::: Page excerpt

What is astonishing about these studies is the near-complete absence of testing in non-English languages. This is especially perplexing as most Western efforts to combat non-state actors are concentrated in regions of the world where English is rarely spoken as first language. The claim here is not that Pashto, Arabic, Russian, or other languages may yield more dangerous results than in English. The claim, instead, is simply that using these languages is a capability jump for non-state actors that are better versed in non-English languages.
Read More: How English’s Global Dominance Fails Us
LLMs are often better translators than traditional services. It is much easier for a terrorist to simply input their query into a LLM in a language of their choice and directly receive an answer in that language. The counterfactual point here, however, is relying on clunky search engines in their own language, using Google for their language queries (which often only yields results published on the internet in their language), or go through an arduous process of translation and re-translation to get English language information with the possibility of meanings being lost. Hence, AI systems are making non-state actors just as good as if they spoke fluent English. How much better that makes them is something we will find out in the months to come.

::::::
::: Supplied data

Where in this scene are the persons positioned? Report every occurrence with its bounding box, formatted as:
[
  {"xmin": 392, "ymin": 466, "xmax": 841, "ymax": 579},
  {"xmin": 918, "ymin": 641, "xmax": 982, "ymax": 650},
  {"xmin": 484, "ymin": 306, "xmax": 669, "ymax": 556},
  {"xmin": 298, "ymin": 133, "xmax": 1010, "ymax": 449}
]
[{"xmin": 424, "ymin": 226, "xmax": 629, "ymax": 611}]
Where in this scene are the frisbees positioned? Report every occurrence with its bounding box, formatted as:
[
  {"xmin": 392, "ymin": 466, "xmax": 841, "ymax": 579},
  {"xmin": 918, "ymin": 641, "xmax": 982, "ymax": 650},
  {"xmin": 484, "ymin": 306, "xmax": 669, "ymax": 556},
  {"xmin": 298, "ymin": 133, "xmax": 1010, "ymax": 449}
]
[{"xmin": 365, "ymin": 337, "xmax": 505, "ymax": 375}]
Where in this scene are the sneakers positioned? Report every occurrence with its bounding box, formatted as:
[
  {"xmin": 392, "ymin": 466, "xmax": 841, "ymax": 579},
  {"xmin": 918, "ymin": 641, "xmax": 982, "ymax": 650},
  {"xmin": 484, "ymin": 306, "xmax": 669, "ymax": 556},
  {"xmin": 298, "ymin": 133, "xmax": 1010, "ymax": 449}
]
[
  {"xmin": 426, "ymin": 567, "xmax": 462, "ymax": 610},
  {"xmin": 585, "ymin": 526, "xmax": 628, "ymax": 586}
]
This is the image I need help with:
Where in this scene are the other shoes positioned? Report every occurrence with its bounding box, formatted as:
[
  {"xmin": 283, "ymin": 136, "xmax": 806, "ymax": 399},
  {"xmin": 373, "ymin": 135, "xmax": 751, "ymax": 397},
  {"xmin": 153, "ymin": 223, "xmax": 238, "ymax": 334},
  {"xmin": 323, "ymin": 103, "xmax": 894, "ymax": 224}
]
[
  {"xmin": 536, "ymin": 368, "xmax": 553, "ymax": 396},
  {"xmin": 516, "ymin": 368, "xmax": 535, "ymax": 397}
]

::::::

### Work order A
Which languages does the page excerpt on language models and non-state actors name?
### Work order B
Can you go on with the page excerpt on language models and non-state actors, picking up right after its last sentence?

### Answer space A
English, Pashto, Arabic, Russian

### Answer space B
This notion—that advanced AI systems may provide results in any language as good as if asked in English—has a wide range of applications. Perhaps the most intuitive example here is “spearphishing,” targeting specific individuals using manipulative techniques to secure information or money from them. Since the popularization of the “Nigerian Prince” scam, experts posit a basic rule-of-thumb to protect yourself: If the message seems to be written in broken English with improper grammar chances, it’s a scam. Now such messages can be crafted by those who have no experience of English, simply by typing their prompt in their native language and receiving a fluent response in English. To boot, this says nothing about how much AI systems may boost scams where the same non-English language is used in input and output.
It is clear that the “language question” in AI is of paramount importance, and there is much that can be done. This includes new guidelines and requirements for testing AI models from government and academic institutions, and pushing companies to develop new benchmarks for testing which may be less operable in non-English languages. Most importantly, it is vital that immigrants and those in the Global South be better integrated into these efforts. The coalitions working to keep the world safe from AI must start looking more like it.